Scan the records for the line containing "Thinking vertically, is"; extract it and all later lines, verbatim, through the end, and nothing before it.

[start]

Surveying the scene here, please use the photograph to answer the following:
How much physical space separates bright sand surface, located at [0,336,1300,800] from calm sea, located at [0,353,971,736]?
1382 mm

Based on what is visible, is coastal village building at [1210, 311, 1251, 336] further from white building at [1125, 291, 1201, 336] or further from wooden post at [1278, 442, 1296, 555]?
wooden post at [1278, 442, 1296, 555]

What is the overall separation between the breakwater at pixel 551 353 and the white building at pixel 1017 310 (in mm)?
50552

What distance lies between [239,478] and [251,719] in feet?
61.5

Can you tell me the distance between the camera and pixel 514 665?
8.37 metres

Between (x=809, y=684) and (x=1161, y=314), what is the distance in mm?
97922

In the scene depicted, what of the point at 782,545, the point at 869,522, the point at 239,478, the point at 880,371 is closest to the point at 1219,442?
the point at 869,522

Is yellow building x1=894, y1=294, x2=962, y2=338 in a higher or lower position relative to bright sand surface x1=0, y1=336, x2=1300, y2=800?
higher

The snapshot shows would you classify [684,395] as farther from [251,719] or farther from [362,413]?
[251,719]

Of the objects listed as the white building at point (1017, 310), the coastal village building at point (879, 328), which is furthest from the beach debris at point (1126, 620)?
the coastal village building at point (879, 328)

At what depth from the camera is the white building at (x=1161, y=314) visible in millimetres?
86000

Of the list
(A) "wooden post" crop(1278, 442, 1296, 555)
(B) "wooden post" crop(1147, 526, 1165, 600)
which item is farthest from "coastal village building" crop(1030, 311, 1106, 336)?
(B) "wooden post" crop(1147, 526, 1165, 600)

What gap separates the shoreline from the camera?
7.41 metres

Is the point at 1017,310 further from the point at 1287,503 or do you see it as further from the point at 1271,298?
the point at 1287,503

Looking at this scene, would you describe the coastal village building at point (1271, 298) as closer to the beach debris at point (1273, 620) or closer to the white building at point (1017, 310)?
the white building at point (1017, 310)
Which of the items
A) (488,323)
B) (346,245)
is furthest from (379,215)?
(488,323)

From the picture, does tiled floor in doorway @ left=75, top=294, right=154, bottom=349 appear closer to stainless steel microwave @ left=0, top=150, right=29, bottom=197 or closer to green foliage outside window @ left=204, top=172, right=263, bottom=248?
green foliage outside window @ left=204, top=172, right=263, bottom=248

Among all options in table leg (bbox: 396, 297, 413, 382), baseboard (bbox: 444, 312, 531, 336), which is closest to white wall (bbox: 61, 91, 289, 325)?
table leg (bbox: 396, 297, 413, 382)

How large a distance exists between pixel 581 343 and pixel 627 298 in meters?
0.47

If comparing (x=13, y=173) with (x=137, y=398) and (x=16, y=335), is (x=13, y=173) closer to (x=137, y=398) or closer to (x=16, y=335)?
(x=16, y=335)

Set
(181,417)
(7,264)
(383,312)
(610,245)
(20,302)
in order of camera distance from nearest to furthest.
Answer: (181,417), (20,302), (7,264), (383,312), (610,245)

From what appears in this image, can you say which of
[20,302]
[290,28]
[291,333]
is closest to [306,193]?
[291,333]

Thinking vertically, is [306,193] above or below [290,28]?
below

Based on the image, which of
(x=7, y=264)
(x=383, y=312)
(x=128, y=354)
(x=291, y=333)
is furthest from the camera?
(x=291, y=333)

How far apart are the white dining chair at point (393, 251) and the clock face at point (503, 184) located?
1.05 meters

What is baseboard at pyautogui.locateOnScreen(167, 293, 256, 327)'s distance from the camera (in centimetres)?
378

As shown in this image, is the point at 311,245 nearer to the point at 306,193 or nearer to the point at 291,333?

[end]

▶ _Answer_:
Thinking vertically, is [306,193] above or below [290,28]?
below

Based on the image, which of
(x=7, y=264)
(x=383, y=312)
(x=128, y=354)
(x=291, y=333)
is furthest from the camera?
(x=291, y=333)

How far apart are the white dining chair at point (393, 251) and the clock face at point (503, 184) located?
1.05 meters

What is baseboard at pyautogui.locateOnScreen(167, 293, 256, 327)'s distance from the camera (in centimetres)?
378

As shown in this image, is the point at 311,245 nearer to the point at 306,193 or nearer to the point at 291,333?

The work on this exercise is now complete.